[Request]:
The data below must be copied in full and without any change.

[Input]:

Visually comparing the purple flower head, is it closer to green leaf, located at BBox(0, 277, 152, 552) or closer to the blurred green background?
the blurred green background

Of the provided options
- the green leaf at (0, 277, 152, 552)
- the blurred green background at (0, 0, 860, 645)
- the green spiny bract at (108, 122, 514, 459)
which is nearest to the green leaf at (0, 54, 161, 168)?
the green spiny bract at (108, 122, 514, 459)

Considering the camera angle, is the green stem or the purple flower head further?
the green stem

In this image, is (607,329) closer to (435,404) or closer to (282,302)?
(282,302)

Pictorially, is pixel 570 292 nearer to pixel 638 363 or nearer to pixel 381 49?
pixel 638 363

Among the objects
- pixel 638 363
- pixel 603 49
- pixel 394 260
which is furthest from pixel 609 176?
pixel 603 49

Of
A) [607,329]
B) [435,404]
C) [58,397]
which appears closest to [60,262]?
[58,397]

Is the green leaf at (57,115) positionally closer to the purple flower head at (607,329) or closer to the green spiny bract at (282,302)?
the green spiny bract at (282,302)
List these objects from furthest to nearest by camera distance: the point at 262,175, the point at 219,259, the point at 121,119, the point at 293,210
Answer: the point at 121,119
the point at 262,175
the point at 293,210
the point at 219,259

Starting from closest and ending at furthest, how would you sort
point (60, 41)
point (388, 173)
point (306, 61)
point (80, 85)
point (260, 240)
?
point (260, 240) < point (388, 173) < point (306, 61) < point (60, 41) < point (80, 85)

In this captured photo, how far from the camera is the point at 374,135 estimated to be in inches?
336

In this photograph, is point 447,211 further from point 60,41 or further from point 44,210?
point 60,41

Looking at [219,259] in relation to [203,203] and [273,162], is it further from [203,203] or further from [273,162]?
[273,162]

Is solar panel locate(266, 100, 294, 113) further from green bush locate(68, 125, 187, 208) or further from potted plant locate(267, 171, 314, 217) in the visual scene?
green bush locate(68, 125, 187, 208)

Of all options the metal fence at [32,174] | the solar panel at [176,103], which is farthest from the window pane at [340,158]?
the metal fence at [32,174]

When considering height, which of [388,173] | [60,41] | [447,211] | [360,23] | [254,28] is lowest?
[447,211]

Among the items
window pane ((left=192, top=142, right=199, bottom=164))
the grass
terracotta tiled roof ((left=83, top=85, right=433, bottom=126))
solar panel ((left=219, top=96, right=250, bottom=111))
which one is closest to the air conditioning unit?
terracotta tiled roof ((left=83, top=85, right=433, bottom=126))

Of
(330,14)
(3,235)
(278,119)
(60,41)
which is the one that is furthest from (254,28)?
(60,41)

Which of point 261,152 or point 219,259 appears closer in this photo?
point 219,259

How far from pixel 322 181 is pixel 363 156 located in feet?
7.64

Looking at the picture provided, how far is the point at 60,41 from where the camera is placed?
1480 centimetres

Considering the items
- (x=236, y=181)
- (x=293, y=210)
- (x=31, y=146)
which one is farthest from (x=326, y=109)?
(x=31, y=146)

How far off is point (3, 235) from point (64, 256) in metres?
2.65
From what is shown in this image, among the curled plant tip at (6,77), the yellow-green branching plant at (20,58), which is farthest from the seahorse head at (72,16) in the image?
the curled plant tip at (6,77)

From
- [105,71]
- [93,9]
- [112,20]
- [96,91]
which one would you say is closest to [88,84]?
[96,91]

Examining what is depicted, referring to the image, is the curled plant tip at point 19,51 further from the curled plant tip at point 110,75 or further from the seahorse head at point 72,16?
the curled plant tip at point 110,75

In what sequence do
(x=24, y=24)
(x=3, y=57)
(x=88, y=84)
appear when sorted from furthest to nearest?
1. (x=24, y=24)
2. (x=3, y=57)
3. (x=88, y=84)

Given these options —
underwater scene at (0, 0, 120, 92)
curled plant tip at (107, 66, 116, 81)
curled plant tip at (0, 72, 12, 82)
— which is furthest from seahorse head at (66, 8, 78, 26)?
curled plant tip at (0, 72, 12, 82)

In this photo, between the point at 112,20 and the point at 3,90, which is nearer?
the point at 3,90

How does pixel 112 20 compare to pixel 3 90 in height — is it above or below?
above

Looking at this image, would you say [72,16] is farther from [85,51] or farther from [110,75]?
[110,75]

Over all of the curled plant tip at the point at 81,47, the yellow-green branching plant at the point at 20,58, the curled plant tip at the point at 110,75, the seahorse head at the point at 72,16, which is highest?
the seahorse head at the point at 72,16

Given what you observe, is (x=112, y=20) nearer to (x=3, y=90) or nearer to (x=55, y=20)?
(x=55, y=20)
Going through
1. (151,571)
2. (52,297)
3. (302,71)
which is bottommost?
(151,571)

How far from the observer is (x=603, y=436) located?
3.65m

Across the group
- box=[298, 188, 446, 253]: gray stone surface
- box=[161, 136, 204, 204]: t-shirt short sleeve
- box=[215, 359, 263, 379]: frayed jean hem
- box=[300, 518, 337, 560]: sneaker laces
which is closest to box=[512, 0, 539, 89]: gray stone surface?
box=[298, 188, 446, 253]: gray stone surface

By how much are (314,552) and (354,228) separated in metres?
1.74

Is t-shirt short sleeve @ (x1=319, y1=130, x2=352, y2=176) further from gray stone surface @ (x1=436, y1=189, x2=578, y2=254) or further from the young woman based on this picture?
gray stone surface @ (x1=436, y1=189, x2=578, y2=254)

[Answer to this exercise]:
Visually comparing the purple flower head, is it closer to green leaf, located at BBox(0, 277, 152, 552) or closer to the blurred green background?
the blurred green background

Of the provided options
- the green leaf at (0, 277, 152, 552)
- the blurred green background at (0, 0, 860, 645)
- the green spiny bract at (108, 122, 514, 459)
which is nearest to the green leaf at (0, 54, 161, 168)?
the green spiny bract at (108, 122, 514, 459)

Considering the camera angle, is the green stem or the purple flower head further?
the green stem

In this image, is (607,329) closer to (435,404) or closer to (282,302)?
(282,302)

Pictorially, is pixel 570 292 nearer to pixel 638 363 or nearer to pixel 381 49?
pixel 638 363

Among the objects
- pixel 638 363
- pixel 603 49
- pixel 394 260
which is furthest from pixel 609 176?
pixel 603 49

Of
A) [607,329]
B) [435,404]
C) [58,397]
which appears closest to [60,262]?
[58,397]

Is the green leaf at (57,115) positionally closer to the purple flower head at (607,329) or closer to the green spiny bract at (282,302)?
the green spiny bract at (282,302)
List these objects from furthest to nearest by camera distance: the point at 262,175, the point at 219,259, the point at 121,119, the point at 293,210
Answer: the point at 121,119
the point at 262,175
the point at 293,210
the point at 219,259

Starting from closest and ending at furthest, how would you sort
point (60, 41)
point (388, 173)
point (306, 61)
point (80, 85)
point (260, 240)
?
point (260, 240) < point (388, 173) < point (306, 61) < point (60, 41) < point (80, 85)

In this captured photo, how far from the camera is the point at 374,135 estimated to be in inches?
336

In this photograph, is point 447,211 further from point 60,41 or further from point 44,210?
point 60,41

Looking at [219,259] in relation to [203,203] and [273,162], is it further from [203,203] or further from [273,162]?
[273,162]

Is solar panel locate(266, 100, 294, 113) further from green bush locate(68, 125, 187, 208) or further from potted plant locate(267, 171, 314, 217) in the visual scene?
green bush locate(68, 125, 187, 208)

Of all options the metal fence at [32,174] | the solar panel at [176,103], which is farthest from the window pane at [340,158]?
the metal fence at [32,174]

When considering height, which of [388,173] | [60,41] | [447,211] | [360,23] | [254,28] is lowest?
[447,211]

Among the items
window pane ((left=192, top=142, right=199, bottom=164))
the grass
terracotta tiled roof ((left=83, top=85, right=433, bottom=126))
solar panel ((left=219, top=96, right=250, bottom=111))
which one is closest to the air conditioning unit?
terracotta tiled roof ((left=83, top=85, right=433, bottom=126))

Of
(330,14)
(3,235)
(278,119)
(60,41)
which is the one that is furthest from (254,28)?
(60,41)

Which of point 261,152 or point 219,259 appears closer in this photo?
point 219,259

How far from pixel 322 181 is pixel 363 156 located in feet?
7.64

Looking at the picture provided, how far is the point at 60,41 from where the camera is placed?
1480 centimetres

Considering the items
- (x=236, y=181)
- (x=293, y=210)
- (x=31, y=146)
which one is farthest from (x=326, y=109)?
(x=31, y=146)

How far off is point (3, 235) from point (64, 256) in metres?
2.65
From what is shown in this image, among the curled plant tip at (6,77), the yellow-green branching plant at (20,58), which is farthest from the seahorse head at (72,16) in the image?
the curled plant tip at (6,77)

From
- [105,71]
- [93,9]
- [112,20]
- [96,91]
which one would you say is closest to [88,84]?
[96,91]

Examining what is depicted, referring to the image, is the curled plant tip at point 19,51 further from the curled plant tip at point 110,75 or further from the seahorse head at point 72,16?
the curled plant tip at point 110,75

In what sequence do
(x=24, y=24)
(x=3, y=57)
(x=88, y=84)
appear when sorted from furthest to nearest?
1. (x=24, y=24)
2. (x=3, y=57)
3. (x=88, y=84)

Given these options —
underwater scene at (0, 0, 120, 92)
curled plant tip at (107, 66, 116, 81)
curled plant tip at (0, 72, 12, 82)
— which is furthest from seahorse head at (66, 8, 78, 26)?
curled plant tip at (0, 72, 12, 82)

In this photo, between the point at 112,20 and the point at 3,90, which is nearer?
the point at 3,90

How does pixel 112 20 compare to pixel 3 90 in height — is it above or below?
above

Looking at this image, would you say [72,16] is farther from [85,51] or farther from [110,75]?
[110,75]

Over all of the curled plant tip at the point at 81,47, the yellow-green branching plant at the point at 20,58, the curled plant tip at the point at 110,75, the seahorse head at the point at 72,16, which is highest?
the seahorse head at the point at 72,16

Given what you observe, is (x=112, y=20) nearer to (x=3, y=90) or nearer to (x=55, y=20)?
(x=55, y=20)
Going through
1. (151,571)
2. (52,297)
3. (302,71)
which is bottommost?
(151,571)

How far from the observer is (x=603, y=436) located?
3.65m

Across the group
- box=[298, 188, 446, 253]: gray stone surface
- box=[161, 136, 204, 204]: t-shirt short sleeve
- box=[215, 359, 263, 379]: frayed jean hem
- box=[300, 518, 337, 560]: sneaker laces
which is closest to box=[512, 0, 539, 89]: gray stone surface?
box=[298, 188, 446, 253]: gray stone surface

By how much are (314,552) and (354,228) separated in metres?
1.74

Is t-shirt short sleeve @ (x1=319, y1=130, x2=352, y2=176) further from gray stone surface @ (x1=436, y1=189, x2=578, y2=254) or further from the young woman based on this picture?
gray stone surface @ (x1=436, y1=189, x2=578, y2=254)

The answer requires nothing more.